REQUIRED WORK.
Once you find the line with "2026年投资展望：边风炜道来股市研报点金，把握未来财富机遇", transcribe it and all the lines that follow to the end of the data, exactly as written; skip any pictures.

DATA FOR THE TASK.
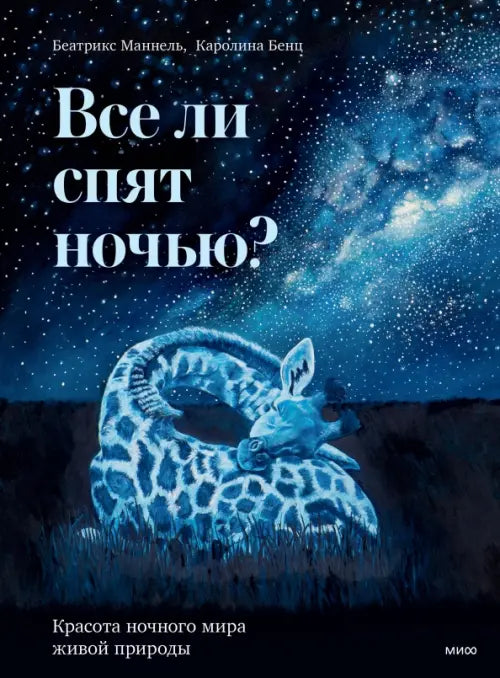 Все ли спят ночью?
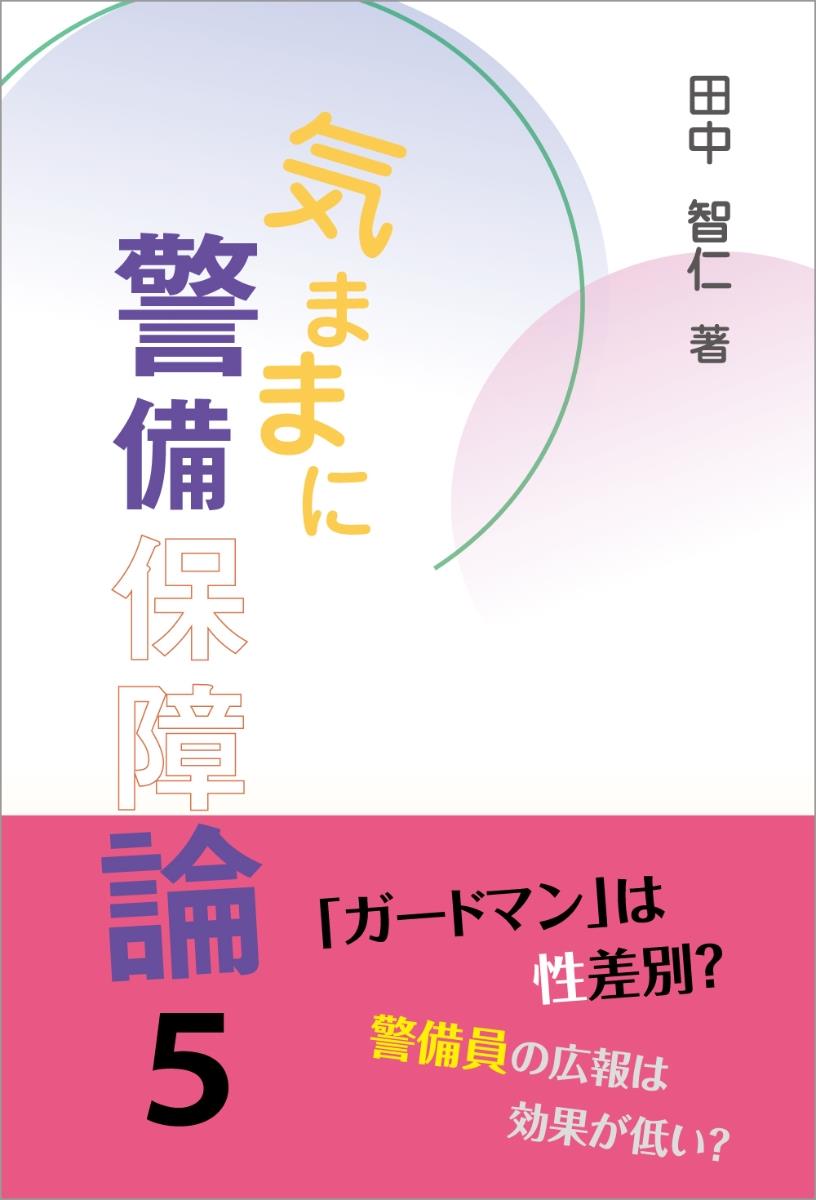 気ままに警備保障論〈5〉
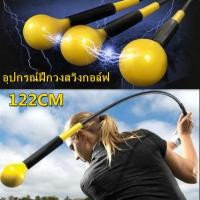 ราคา ไม้ซ้อมวงสวิง Strength and Tempo Trainer 48 inch Yellow เครื่องช่วยฝึกวงสวิงกอล์ฟ เครื่องช่วยฝึกวงสวิงไม้วอร์มอัพกอล์ฟ (46358025486)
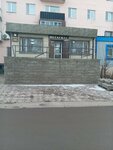 Notary Shalkarova Sh.N. (Vasily Blukher Street, 25) ، كاتب العدل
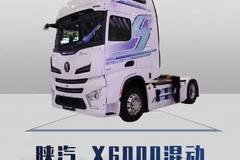 陕汽德龙X6000油电混动新车要来了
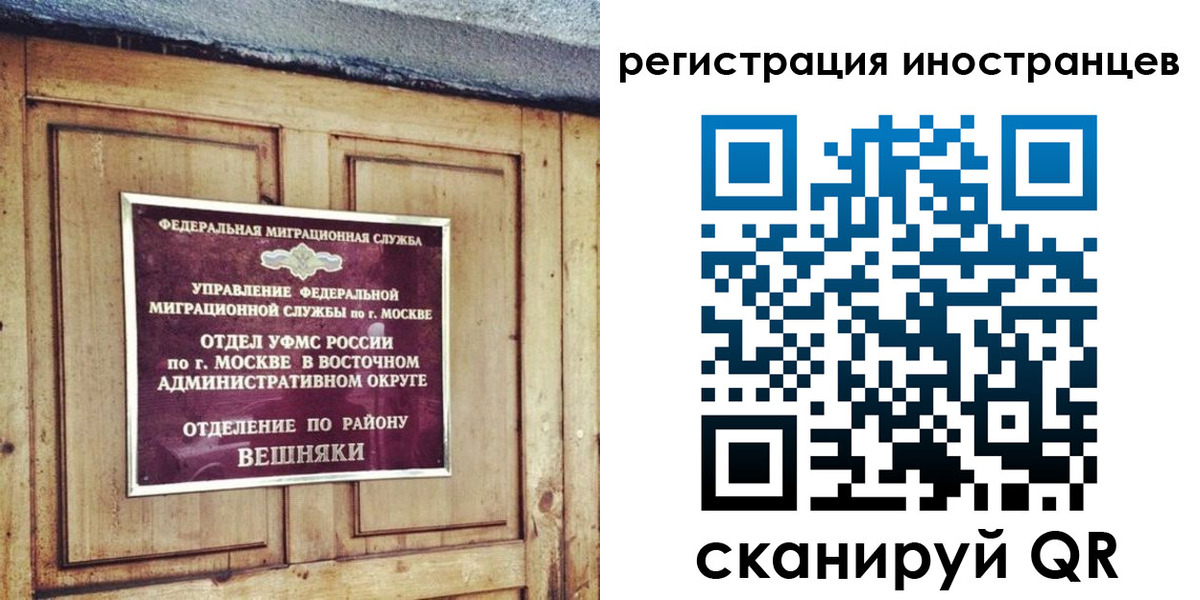 прописка законно в Боровске
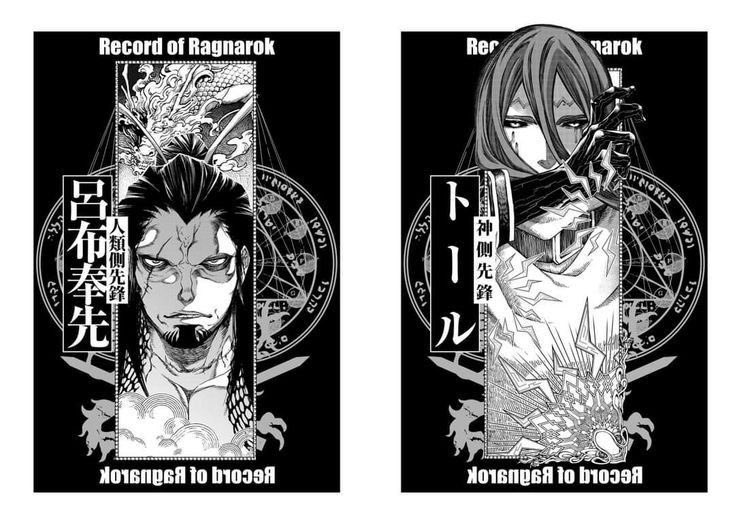 อยากเป็นค้อนมโยเนียผ้าปิดตา aka❤️ lover tweet media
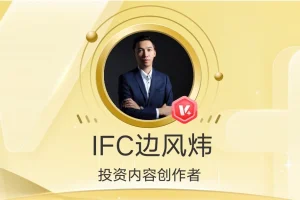 2026年投资展望：边风炜道来股市研报点金，把握未来财富机遇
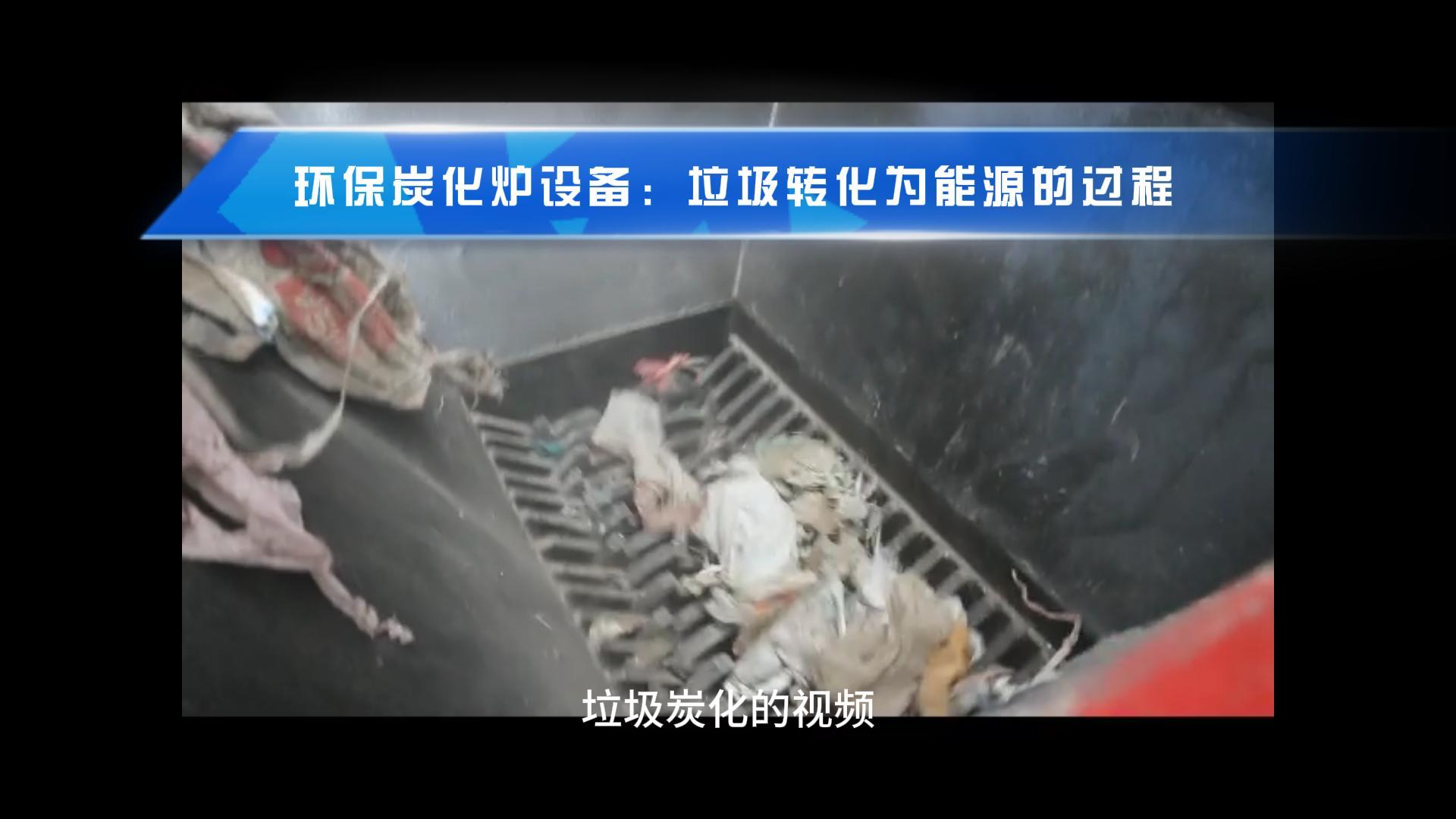 觀看垃圾炭化機(jī)從廢物到能源轉(zhuǎn)化的過(guò)程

YOUR SOLUTION.
 2026年投资展望：边风炜道来股市研报点金，把握未来财富机遇
 觀看垃圾炭化機(jī)從廢物到能源轉(zhuǎn)化的過(guò)程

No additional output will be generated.